A thermally insulated vessel contains an ideal gas of molecular mass $M$ and ratio of specific heats $\gamma .$ It is moving with speed $v$ and it's suddenly brought to rest. Assuming no heat is lost to the surroundings, Its temperature increases by:
A
${{\left( {\gamma - 1} \right)} \over {2\gamma R}}M{v^2}K$
B
${{\gamma {M^2}v} \over {2R}}K$
C
${{\left( {\gamma - 1} \right)} \over {2R}}M{v^2}K$
D
${{\left( {\gamma - 1} \right)} \over {2\left( {\gamma + 1} \right)R}}M{v^2}K$

## Explanation

Here, work done is zero.
So, loss in kinetic energy $=$ change in internal energy of gas
${1 \over 2}m{v^2} = n{C_v}\Delta T = n{R \over {\gamma - 1}}\Delta T$
${1 \over 2}m{v^2} = {m \over M}{R \over {\gamma - 1}}\Delta T$
$\therefore$ $\Delta T = {{M{v^2}\left( {\gamma - 1} \right)} \over {2R}}K$
3

### AIEEE 2011

A Carnot engine operating between temperatures ${{T_1}}$ and ${{T_2}}$ has efficiency ${1 \over 6}$. When ${T_2}$ is lowered by $62$ $K$ its efficiency increases to ${1 \over 3}$. Then ${T_1}$ and ${T_2}$ are, respectively:
A
$372$ $K$ and $330$ $K$
B
$330$ $K$ and $268$ $K$
C
$310$ $K$ and $248$ $K$
D
$372$ $K$ and $310$ $K$

## Explanation

Efficiency of engine
${1 \over 6} = 1 - {{{T_2}} \over {{T_1}}}$ and ${\eta _2} = 1 - {{{T_2} - 62} \over {{T_1}}} = {1 \over 3}$
$\therefore$ ${T_1} = 372\,K$ and ${T_2} = {5 \over 6} \times 372 = 310\,K$
4

### AIEEE 2011

Three perfect gases at absolute temperatures ${T_1},\,{T_2}$ and ${T_3}$ are mixed.

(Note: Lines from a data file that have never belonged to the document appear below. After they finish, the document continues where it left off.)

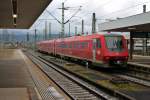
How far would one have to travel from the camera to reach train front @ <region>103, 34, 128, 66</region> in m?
28.6

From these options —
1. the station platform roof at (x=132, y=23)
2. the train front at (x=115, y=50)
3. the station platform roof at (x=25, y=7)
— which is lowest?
the train front at (x=115, y=50)

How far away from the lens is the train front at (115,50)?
2865 centimetres

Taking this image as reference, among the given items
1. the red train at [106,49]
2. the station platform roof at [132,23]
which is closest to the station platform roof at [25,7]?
the red train at [106,49]

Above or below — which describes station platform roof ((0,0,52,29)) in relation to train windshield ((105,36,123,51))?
above

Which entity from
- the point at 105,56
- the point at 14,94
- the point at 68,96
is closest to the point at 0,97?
the point at 14,94

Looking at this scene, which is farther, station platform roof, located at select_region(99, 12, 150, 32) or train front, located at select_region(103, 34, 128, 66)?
station platform roof, located at select_region(99, 12, 150, 32)

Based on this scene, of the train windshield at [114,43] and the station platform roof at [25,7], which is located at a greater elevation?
the station platform roof at [25,7]

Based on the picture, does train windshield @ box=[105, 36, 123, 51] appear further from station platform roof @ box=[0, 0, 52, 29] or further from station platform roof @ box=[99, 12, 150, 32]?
station platform roof @ box=[0, 0, 52, 29]

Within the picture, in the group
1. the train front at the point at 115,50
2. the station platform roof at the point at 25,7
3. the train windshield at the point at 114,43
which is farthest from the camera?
the train windshield at the point at 114,43

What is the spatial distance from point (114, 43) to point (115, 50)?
61 cm

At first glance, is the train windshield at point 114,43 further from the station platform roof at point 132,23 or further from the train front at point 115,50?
the station platform roof at point 132,23

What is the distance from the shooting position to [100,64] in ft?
95.8

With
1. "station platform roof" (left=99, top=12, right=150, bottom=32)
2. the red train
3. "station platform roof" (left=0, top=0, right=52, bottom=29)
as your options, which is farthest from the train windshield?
"station platform roof" (left=0, top=0, right=52, bottom=29)

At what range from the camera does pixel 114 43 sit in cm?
2953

The masses of molecules are ${m_1},{m_2}$ and ${m_3}$ and the number of molecules are ${n_1},$ ${n_2}$ and ${n_3}$ respectively. Assuming no loss of energy, the final temperature of the mixture is:
A
${{{n_1}{T_1} + {n_2}{T_2} + {n_3}{T_3}} \over {{n_1} + {n_2} + {n_3}}}$
B
${{{n_1}T_1^2 + {n_2}T_2^2 + {n_3}T_3^2} \over {{n_1}{T_1} + {n_2}{T_2} + {n_3}{T_3}}}$
C
${{n_1^2T_1^2 + n_2^2T_2^2 + n_3^2T_3^2} \over {{n_1}{T_1} + {n_2}{T_2} + {n_3}{T_3}}}$
D
${{\left( {{T_1} + {T_2} + {T_3}} \right)} \over 3}$

## Explanation

Number of moles of first gas $= {{{n_1}} \over {{N_A}}}$
Number of moles of second gas $= {{{n_2}} \over {{N_A}}}$
Number of moles of third gas $= {{{n_3}} \over {{N_A}}}$
If there is no loss of energy then
${P_1}{V_1} + {P_2}{V_2} + {P_3}{V_3} = PV$
${{{n_1}} \over {{N_A}}}R{T_1} + {{{n_2}} \over {{N_A}}}R{T_2} + {{{n_3}} \over {{N_A}}}R{T_3}$
$= {{{n_1} + {n_2} + {n_3}} \over {{N_A}}}R{T_{mix}}$
$\Rightarrow {T_{mix}} = {{{n_1}{T_1} + {n_2}{T_2} + {n_3}{T_3}} \over {{n_1} + {n_2} + {n_3}}}$